> **Excerpted text**:

=== Begin Enclosure ===

“I'm assuming …we'd have to organize the input Parquet files into
subdirectories where each subdirectory contains data just for the given 'date'”
Well, no…
Given that you are doing CREATE TABLE and not CREATE EXTERNAL TABLE, you are
creating a hive managed table….if hive is managing the table, HIVE will take
care of organizing the parquet input files into subdirectories where each
subdirectory contains data just for the given partition….that’s what the INSERT
INTO db.mytable will do.
To ‘stage’ your data, you could create an EXTERNAL table….you have 2 options
here:
1)
CREATE EXTERNAL TABLE IF NOT EXISTS db.my_staging_table (
‘item_id’ string,
‘ts’ string,
‘item_comments’ string,
‘dt’ string,
‘content_type’ string)
ROW FORMAT SERDE 'org.apache.hadoop.hive.serde2.OpenCSVSerde'
STORED AS TEXTFILE
LOCATION '/hdfs/path/to/source/data/directory';
Then to load your data: INSERT INTO db.mytable (dt=dt,
content_type=content_type) SELECT * from db.my_staging_table
2)
Alternatively, if your input data needs any additional cleanup, sometimes it is
easier to just set the external table to have a single-column containing the
entire input line
CREATE EXTERNAL TABLE IF NOT EXISTS db.my_staging_table (‘input_line’ string)
STORED AS TEXTFILE
LOCATION '/hdfs/path/to/source/data/directory';
Then to load the data, you’d write a query that would clean-up and parse out
the data:
INSERT INTO db.mytable (dt=dt, content_type=content_type)
SELECT * from (
SELECT split(input_line,’,’)[0] as item_id,
split(input_line,’,’)[1] as ts,
split(input_line,’,’)[2] as item_comments,
split(input_line,’,’)[3] as dt,
split(input_line,’,’)[4] as content_type
FROM db.my_staging_table
) subq_a
Then, once you have loaded the data that is currently in the hdfs path where
the EXTERNAL table is mapped to (/hdfs/path/to/source/data/directory), just
delete the input files in the directory, add new incoming data and repeat the
cycle….
From: Dmitry Goldenberg [mailto:[email protected]]
Sent: Thursday, April 06, 2017 3:19 PM
To: [email protected]
Subject: Re: Is it possible to use LOAD DATA INPATH with a PARTITIONED, STORED
AS PARQUET table?
[External Email]
________________________________
I'm assuming, given this:
CREATE TABLE IF NOT EXISTS db.mytable (
`item_id` string,
`timestamp` string,
`item_comments` string)
PARTITIONED BY (`date`, `content_type`)
STORED AS PARQUET;
we'd have to organize the input Parquet files into subdirectories where each
subdirectory contains data just for the given 'date' (YYMMDD), then within that
subdirectory, content would be organized by content_type, one file per
content_type value. How does Hive make the association of a partition with a
subdirectory naming or know to look for files for content_type, and how would
it match content_type='Presentation' -- would the file just need to be named
"Presentation"?

=== End Enclosure ===

> **Input data**:
=== Begin Enclosure ===

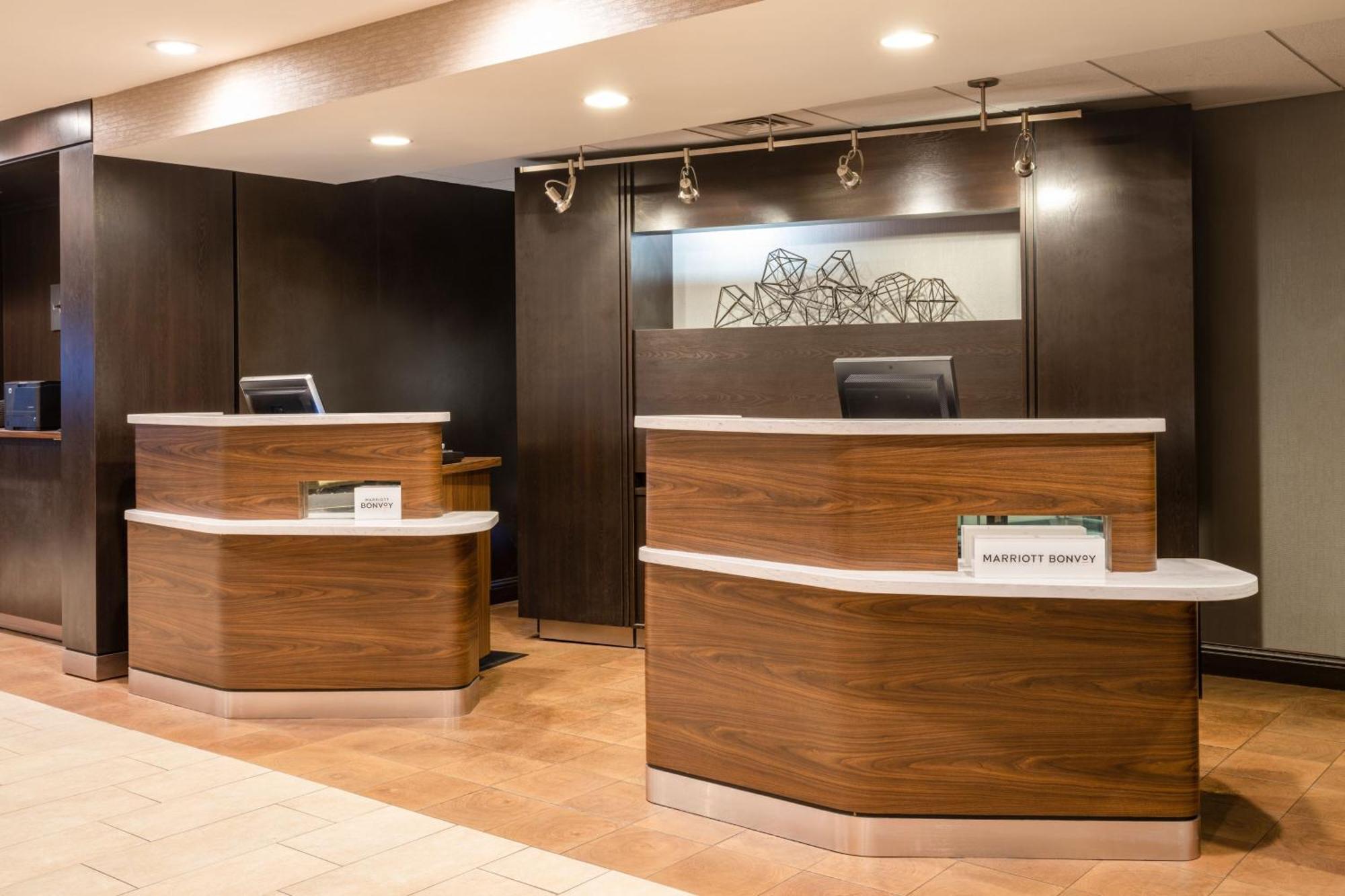 Hotel Courtyard By Marriott South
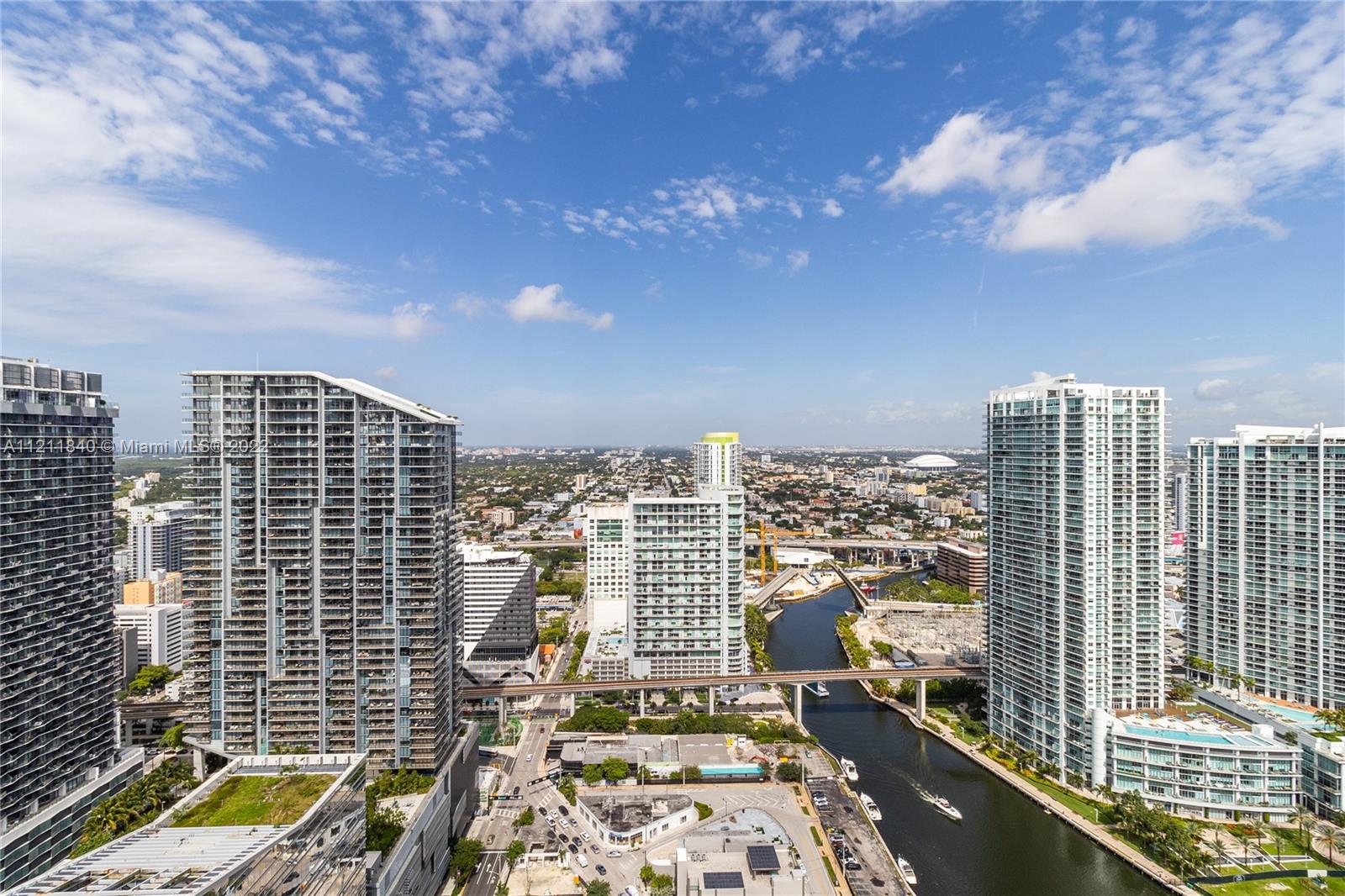 REACH CONDO - Residential Lease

=== End Enclosure ===

> **Your assignment**:
Carry on the mailing list thread about loading data into a partitioned Hive table stored as Parquet, starting right after its last sentence.

> **Exercise answer**:
On Thu, Apr 6, 2017 at 5:05 PM, Dmitry Goldenberg
<[email protected]<mailto:[email protected]>> wrote:
>> properly split and partition your data before using LOAD if you want hive to
>> be able to find it again.
If the destination table is defined as
CREATE TABLE IF NOT EXISTS db.mytable (
`item_id` string,
`timestamp` string,
`item_comments` string)
PARTITIONED BY (`date`, `content_type`)
STORED AS PARQUET;
and supposing that we have the data "in hand" (in memory or as CSV files) how
does one go about the 'proper split and partition' so it adheres to:
PARTITIONED BY (`date`, `content_type`) ?
Thanks
On Thu, Apr 6, 2017 at 12:29 PM, Ryan Harris
<[email protected]<mailto:[email protected]>> wrote:
“If we represent our data as delimited files” ….the question is how you plan on
getting your data into these parquet files since it doesn’t sound like your
data is already in that format….
If your data is not already in parquet format, you are going to need to run
*some* process to get it into that format…why not just use hive (running a
query on an external table) to perform the conversion?
“and Hive represents it as Parquet internally” That entirely depends on the
declared STORED AS format when you define the table. The files backing the
hive table *could* be TEXT, sequence, RC, ORC, Parquet… If you declared the
table to be backed by delimited text, you could format your data into standard
text files (not parquet) and then add the data to the hive table using LOAD
DATA.
So, why NOT use text data for the table storage? There is no way to optimize
future queries against that data.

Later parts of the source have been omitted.